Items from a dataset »
========================

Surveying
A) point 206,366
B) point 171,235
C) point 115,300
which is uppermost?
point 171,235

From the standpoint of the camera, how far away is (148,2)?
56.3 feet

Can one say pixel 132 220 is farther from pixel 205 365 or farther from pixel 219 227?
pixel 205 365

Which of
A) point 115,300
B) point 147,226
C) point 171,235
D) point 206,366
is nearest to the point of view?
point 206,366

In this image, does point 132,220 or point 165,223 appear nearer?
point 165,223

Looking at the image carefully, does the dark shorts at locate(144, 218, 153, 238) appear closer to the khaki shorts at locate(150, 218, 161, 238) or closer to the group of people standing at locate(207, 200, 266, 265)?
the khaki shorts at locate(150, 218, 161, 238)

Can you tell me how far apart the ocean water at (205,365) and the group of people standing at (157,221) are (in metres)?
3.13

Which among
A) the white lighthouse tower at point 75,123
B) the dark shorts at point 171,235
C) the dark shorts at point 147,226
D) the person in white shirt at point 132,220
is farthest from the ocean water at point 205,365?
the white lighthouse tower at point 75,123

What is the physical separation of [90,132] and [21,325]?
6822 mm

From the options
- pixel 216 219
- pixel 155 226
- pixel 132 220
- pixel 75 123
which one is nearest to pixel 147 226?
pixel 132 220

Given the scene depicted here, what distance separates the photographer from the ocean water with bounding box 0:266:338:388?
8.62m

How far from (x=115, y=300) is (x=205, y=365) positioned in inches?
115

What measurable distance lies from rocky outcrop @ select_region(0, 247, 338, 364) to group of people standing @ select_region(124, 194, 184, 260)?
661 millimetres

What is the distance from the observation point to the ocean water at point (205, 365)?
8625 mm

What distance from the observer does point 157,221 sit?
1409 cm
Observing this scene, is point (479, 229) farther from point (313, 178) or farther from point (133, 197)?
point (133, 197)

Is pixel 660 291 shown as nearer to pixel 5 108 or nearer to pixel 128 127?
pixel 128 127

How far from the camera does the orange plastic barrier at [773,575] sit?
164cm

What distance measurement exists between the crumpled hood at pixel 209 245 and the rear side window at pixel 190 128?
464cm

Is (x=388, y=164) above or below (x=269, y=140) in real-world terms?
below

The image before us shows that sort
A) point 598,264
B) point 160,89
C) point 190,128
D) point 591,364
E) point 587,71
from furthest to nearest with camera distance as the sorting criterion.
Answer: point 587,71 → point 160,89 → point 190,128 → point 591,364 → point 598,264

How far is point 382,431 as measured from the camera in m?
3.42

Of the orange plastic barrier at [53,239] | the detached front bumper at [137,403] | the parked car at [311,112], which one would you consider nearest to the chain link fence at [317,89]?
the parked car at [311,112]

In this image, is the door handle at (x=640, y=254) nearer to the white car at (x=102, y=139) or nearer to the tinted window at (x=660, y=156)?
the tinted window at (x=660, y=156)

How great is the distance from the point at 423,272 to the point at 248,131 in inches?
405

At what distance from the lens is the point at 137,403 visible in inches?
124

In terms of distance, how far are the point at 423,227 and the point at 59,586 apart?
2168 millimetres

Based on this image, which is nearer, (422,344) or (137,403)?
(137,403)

========================

What you have to do » Once more, set down the full listing, verbatim.

Response to the task »
Surveying
A) point 206,366
B) point 171,235
C) point 115,300
which is uppermost?
point 171,235

From the standpoint of the camera, how far away is (148,2)?
56.3 feet

Can one say pixel 132 220 is farther from pixel 205 365 or farther from pixel 219 227?
pixel 205 365

Which of
A) point 115,300
B) point 147,226
C) point 171,235
D) point 206,366
is nearest to the point of view?
point 206,366

In this image, does point 132,220 or point 165,223 appear nearer?
point 165,223

Looking at the image carefully, does the dark shorts at locate(144, 218, 153, 238) appear closer to the khaki shorts at locate(150, 218, 161, 238) or closer to the group of people standing at locate(207, 200, 266, 265)?
the khaki shorts at locate(150, 218, 161, 238)

Can you tell me how far apart the ocean water at (205,365) and the group of people standing at (157,221) are (in metres)?
3.13

Which among
A) the white lighthouse tower at point 75,123
B) the dark shorts at point 171,235
C) the dark shorts at point 147,226
D) the person in white shirt at point 132,220
is farthest from the ocean water at point 205,365?
the white lighthouse tower at point 75,123

What is the physical separation of [90,132] and [21,325]?
6822 mm

From the options
- pixel 216 219
- pixel 155 226
- pixel 132 220
- pixel 75 123
which one is nearest to pixel 147 226?
pixel 132 220

Given the scene depicted here, what distance separates the photographer from the ocean water with bounding box 0:266:338:388?
8.62m

How far from (x=115, y=300) is (x=205, y=365) positioned in inches?
115

What measurable distance lies from rocky outcrop @ select_region(0, 247, 338, 364) to group of people standing @ select_region(124, 194, 184, 260)?
661 millimetres

What is the distance from the observation point to the ocean water at point (205, 365)?
8625 mm

What distance from the observer does point 157,221 sit?
1409 cm
Observing this scene, is point (479, 229) farther from point (313, 178) or farther from point (133, 197)?
point (133, 197)

Is pixel 660 291 shown as nearer to pixel 5 108 or nearer to pixel 128 127?
pixel 128 127

How far from the camera does the orange plastic barrier at [773,575] sit?
164cm

What distance measurement exists between the crumpled hood at pixel 209 245 and the rear side window at pixel 190 128?
464cm

Is (x=388, y=164) above or below (x=269, y=140) in real-world terms?
below

The image before us shows that sort
A) point 598,264
B) point 160,89
C) point 190,128
D) point 591,364
E) point 587,71
from furthest to nearest with camera distance as the sorting criterion.
Answer: point 587,71 → point 160,89 → point 190,128 → point 591,364 → point 598,264

How far is point 382,431 as measured from the camera in m?
3.42

Of the orange plastic barrier at [53,239] | the detached front bumper at [137,403] | the parked car at [311,112], which one would you consider nearest to the chain link fence at [317,89]?
the parked car at [311,112]

In this image, is the door handle at (x=640, y=254) nearer to the white car at (x=102, y=139) or nearer to the tinted window at (x=660, y=156)?
the tinted window at (x=660, y=156)

How great is the distance from the point at 423,272 to the point at 248,131 in inches?
405

At what distance from the lens is the point at 137,403 visible in inches?
124

In terms of distance, how far are the point at 423,227 and the point at 59,586 apart?
2168 millimetres

Based on this image, which is nearer, (422,344) or (137,403)?
(137,403)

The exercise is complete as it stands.